Disability is almost always a spectacle. A few years ago, the internet was viral with news of a teenager being denied air travel in Ranchi. There was much uproar and outrage. A few weeks ago, a different kind of outrage was sparked when a video of a long line of wheelchairs outside a boarding gate, posted multiple times with different soundtracks, went viral. 30 per cent of Air India passengers flying to the US and the UK reportedly requested wheelchair services, screamed headlines, which were then shared on social media and WhatsApp groups.
Many opinions flew across the internet about the misuse of wheelchairs—with renewed ‘outrage’ framed around issues of access to services and safety. Several media reports called this the ‘new scam,’ reporting how people miraculously healed and no longer needed the wheelchair once they passed areas with long queues. There was a demand that people be charged for these services, to weed out who is ‘misusing’ the system and who has ‘genuine needs.’
This is, however, much more than a logistical problem. With the new Directorate General of Civil Aviation (DGCA) guidelines seemingly agreeing and suggesting that those who ‘opt’ to use wheelchair services can pay for them, a deeper set of questions have taken centre stage: what does it mean to be disabled, who is a person with disability, who is allowed to claim disability, and who deserves care. The debate is not simply about safety, efficiency or misuse of resources—it is about disability identity, dignity, and whether we want a society organized around exclusion or shared access for all.

I write this piece not only as a disability researcher but also as a disabled woman who travels alone by air. My entire life, I have struggled with the question of whether I can consider myself disabled or not. It took me several years to accept that a cane would help make walking easier. I can now walk long distances without pain, I no longer have to explain my disability to other people, no longer have to explain why I cannot stand for a long time or struggle to walk long distances when I don’t “look disabled.”
But who decides who needs special assistance?
Why do we think it is fair that some people receive a service for free and others pay? How do we draw the line between who needs to pay to access a space and who deserves free access? Many young people did admit that they requested wheelchair services to help their elderly, non-English speaking parents navigate airports. But who gets to decide that this is not a ‘genuine’ need?
Global regulations on accessible air travel do not limit themselves to disabled people – almost every policy guideline or law refers to persons with disabilities and passengers with reduced mobility. The new DGCA guidelines also do not resolve the question of how we will decide who is opting for the service and who needs it. Can you look at someone and tell who is disabled? What kind of proof would we demand?
These moves will essentially ensure that the power to determine who is disabled is taken away from the disabled person and placed in the hands of airline staff—the charity and pity of strangers rather than the dignity of guaranteed rights. There is almost no financial recourse for being denied services. There is no disincentive for airlines that treat disabled people poorly.

- MATERIAL SHOWN
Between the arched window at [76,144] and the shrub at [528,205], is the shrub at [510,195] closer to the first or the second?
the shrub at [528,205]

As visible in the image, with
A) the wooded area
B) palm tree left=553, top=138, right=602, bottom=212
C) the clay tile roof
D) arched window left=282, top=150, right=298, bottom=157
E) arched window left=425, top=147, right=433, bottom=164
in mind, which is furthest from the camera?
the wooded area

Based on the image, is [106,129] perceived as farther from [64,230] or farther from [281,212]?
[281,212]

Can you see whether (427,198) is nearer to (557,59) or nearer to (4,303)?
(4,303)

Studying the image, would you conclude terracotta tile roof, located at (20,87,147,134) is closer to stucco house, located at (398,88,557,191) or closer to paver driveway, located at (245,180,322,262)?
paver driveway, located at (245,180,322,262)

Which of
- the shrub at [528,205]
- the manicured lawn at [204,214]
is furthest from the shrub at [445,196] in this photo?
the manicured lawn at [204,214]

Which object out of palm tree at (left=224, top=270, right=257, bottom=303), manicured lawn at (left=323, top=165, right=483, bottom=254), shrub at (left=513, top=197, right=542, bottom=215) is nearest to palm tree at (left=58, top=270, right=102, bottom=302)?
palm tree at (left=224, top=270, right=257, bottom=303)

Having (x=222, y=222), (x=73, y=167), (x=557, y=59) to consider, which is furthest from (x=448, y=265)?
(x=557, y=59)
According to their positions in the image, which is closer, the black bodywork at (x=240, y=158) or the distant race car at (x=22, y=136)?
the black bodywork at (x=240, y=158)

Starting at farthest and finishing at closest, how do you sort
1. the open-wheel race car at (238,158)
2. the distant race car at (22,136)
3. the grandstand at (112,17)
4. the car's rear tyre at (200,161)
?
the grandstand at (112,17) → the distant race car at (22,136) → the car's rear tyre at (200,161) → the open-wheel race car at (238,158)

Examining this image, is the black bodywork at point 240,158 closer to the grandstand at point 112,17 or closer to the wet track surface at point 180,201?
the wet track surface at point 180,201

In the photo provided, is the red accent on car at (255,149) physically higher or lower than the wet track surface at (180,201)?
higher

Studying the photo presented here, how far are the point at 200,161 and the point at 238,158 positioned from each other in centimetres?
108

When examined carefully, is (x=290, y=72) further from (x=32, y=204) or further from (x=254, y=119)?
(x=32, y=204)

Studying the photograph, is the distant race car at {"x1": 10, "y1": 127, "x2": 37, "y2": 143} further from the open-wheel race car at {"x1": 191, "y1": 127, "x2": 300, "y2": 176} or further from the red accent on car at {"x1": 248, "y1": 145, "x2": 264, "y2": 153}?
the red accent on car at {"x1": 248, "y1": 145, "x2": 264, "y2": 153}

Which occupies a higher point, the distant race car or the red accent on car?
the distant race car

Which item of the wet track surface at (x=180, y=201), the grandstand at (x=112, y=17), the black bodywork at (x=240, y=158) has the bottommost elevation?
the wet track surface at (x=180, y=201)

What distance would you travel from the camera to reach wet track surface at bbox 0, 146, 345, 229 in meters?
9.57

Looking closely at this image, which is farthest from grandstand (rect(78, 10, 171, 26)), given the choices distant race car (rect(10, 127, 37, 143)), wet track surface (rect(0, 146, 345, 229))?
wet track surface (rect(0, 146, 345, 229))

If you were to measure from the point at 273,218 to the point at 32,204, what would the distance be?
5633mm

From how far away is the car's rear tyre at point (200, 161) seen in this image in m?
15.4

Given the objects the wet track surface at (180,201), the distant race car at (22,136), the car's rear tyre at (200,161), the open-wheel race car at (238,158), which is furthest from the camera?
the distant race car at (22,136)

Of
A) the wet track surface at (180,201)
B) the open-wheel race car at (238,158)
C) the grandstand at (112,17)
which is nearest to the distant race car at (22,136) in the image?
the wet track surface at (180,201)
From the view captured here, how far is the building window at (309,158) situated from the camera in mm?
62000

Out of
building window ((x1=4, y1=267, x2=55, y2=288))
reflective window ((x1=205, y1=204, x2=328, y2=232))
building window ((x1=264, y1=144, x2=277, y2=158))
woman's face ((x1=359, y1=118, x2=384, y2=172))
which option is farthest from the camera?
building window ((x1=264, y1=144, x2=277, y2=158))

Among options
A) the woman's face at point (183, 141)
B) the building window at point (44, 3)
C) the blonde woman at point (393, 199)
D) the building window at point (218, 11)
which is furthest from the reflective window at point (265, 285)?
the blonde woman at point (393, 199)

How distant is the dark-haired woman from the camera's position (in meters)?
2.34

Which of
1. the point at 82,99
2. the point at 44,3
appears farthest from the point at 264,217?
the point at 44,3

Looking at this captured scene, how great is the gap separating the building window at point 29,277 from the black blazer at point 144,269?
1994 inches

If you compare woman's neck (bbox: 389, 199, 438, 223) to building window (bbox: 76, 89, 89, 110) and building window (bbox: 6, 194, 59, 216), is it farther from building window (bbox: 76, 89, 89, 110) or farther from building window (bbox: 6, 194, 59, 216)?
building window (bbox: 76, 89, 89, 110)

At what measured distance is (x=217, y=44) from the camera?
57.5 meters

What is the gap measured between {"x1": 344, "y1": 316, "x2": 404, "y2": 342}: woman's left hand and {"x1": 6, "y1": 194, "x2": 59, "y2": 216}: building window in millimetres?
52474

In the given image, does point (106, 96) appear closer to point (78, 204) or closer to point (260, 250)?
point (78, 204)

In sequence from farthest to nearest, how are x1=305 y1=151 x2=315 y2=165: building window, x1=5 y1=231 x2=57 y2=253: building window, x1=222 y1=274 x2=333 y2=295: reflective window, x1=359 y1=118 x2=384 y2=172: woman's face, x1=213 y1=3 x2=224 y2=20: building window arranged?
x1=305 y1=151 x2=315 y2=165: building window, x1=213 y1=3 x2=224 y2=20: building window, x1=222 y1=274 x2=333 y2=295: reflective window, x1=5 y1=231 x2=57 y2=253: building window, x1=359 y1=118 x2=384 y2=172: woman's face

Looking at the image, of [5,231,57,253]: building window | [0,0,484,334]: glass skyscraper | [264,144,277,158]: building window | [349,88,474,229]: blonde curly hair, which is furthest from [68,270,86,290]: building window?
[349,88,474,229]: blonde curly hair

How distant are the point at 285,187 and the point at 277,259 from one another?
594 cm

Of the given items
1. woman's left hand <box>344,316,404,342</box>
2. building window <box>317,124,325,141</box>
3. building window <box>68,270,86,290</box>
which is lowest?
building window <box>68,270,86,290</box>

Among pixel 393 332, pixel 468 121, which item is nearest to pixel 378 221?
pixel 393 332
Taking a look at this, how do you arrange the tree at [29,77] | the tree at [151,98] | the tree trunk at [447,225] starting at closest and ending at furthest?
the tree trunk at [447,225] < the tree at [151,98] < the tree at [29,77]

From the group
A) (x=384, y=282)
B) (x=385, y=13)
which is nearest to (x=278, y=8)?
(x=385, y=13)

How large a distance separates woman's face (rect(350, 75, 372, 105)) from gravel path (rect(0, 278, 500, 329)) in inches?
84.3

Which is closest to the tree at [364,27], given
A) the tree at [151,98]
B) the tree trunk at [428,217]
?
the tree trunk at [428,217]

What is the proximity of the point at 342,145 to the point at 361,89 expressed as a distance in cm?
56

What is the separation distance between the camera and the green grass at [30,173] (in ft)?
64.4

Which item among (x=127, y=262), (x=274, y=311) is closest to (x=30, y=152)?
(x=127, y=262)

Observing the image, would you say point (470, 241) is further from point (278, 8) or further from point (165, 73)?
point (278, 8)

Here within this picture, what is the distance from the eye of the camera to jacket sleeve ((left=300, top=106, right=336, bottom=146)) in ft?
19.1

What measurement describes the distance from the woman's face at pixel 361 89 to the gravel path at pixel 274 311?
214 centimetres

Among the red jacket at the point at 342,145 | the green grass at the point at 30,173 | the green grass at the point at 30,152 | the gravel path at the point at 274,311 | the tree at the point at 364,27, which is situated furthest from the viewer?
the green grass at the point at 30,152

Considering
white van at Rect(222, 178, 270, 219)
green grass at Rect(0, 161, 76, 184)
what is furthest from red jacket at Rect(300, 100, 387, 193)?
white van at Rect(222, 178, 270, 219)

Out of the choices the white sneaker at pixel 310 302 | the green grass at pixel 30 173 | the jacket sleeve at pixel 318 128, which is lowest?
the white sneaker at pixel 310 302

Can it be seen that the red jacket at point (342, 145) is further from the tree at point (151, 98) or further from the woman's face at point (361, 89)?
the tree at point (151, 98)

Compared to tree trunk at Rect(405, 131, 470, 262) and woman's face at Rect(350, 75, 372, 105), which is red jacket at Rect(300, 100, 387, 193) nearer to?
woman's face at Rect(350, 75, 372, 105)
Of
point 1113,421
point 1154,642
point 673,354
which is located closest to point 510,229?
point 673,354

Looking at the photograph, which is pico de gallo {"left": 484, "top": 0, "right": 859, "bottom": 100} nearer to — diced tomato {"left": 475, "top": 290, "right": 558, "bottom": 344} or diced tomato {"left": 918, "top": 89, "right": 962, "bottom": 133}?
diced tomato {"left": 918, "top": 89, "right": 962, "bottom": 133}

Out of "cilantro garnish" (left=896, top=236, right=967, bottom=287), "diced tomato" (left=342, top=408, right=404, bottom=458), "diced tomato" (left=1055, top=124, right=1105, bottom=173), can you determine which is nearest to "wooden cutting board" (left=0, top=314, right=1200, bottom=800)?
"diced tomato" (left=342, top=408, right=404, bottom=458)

- PROBLEMS AND TASKS
a – From the piece on airport wheelchair services, reproduce word for word the passage starting with "Global regulations on" and going on through "would we demand?".
b – In the piece on airport wheelchair services, which body issued the new guidelines suggesting that people who opt to use wheelchair services can pay for them?
c – Carry on writing the piece on airport wheelchair services from the point where it ends.

- ANSWERS BELOW
a –
Global regulations on accessible air travel do not limit themselves to disabled people – almost every policy guideline or law refers to persons with disabilities and passengers with reduced mobility. The new DGCA guidelines also do not resolve the question of how we will decide who is opting for the service and who needs it. Can you look at someone and tell who is disabled? What kind of proof would we demand?

b – The Directorate General of Civil Aviation (DGCA).

c –
This outrage is not simply about air travel – there are questions about how we choose to live together with our differences, in ways that recognize that everyone has needs. In ways that recognize that anyone – through age, through violence, through accidents, through random chance, through structural harm – can become disabled. The question of how we treat disability is central to how we organize society and democracy.
The rules in the UK, the European Union, and the United States clearly state that disabled people and those with reduced mobility will not be charged for these services along the lines of non-discrimination and in the “interest of social inclusion.” There is a principle here – and we abandon values of care and equality if we succumb to the idea that those who need accommodations should pay for them.
‘But what about safety?’
The other area of contention is safety. The DCGA guidelines state that the number of disabled passengers cannot be more than the number of cabin crew. But countries like the United Kingdom, the United States, and those in the European Union have no such limits or quotas. The US Air Carrier Access Act (ACAA), for instance, makes it illegal for airlines to discriminate against passengers because of their disability and clearly states that “as a carrier, you must not limit the number of passengers with a disability who travel on a flight.”
International organizations like the International Civil Aviation Organization, a United Nations-based body that facilitates international cooperation on air travel, and the International Air Transport Association (IATA), which represents the global airline industry, do not offer any clear guidelines limiting the number of disabled passengers.
This is about disability identity
Disability identity is a topic studied by psychologists and disability studies scholars who defined it as the “sense of self that includes one’s disability and feelings of connection to, or solidarity with, the disability community.” It addresses the question of whether a person considers themselves disabled and the consequences of identifying oneself as disabled.
When disabled people identify themselves as such, they experience access to a community, they realize they have rights, and can and should fight for those rights like any other minoritized group. They exchange notes on how to navigate a world that wasn’t made for them, and they ask for their rights . It lowers their risk of anxiety and depression. It improves their ability to access services and seek accommodations.
And importantly, they realize that their struggles are intertwined – that disability, caste, gender, class, religion, and race all operate together in contributing to exclusion, segregation, and differences.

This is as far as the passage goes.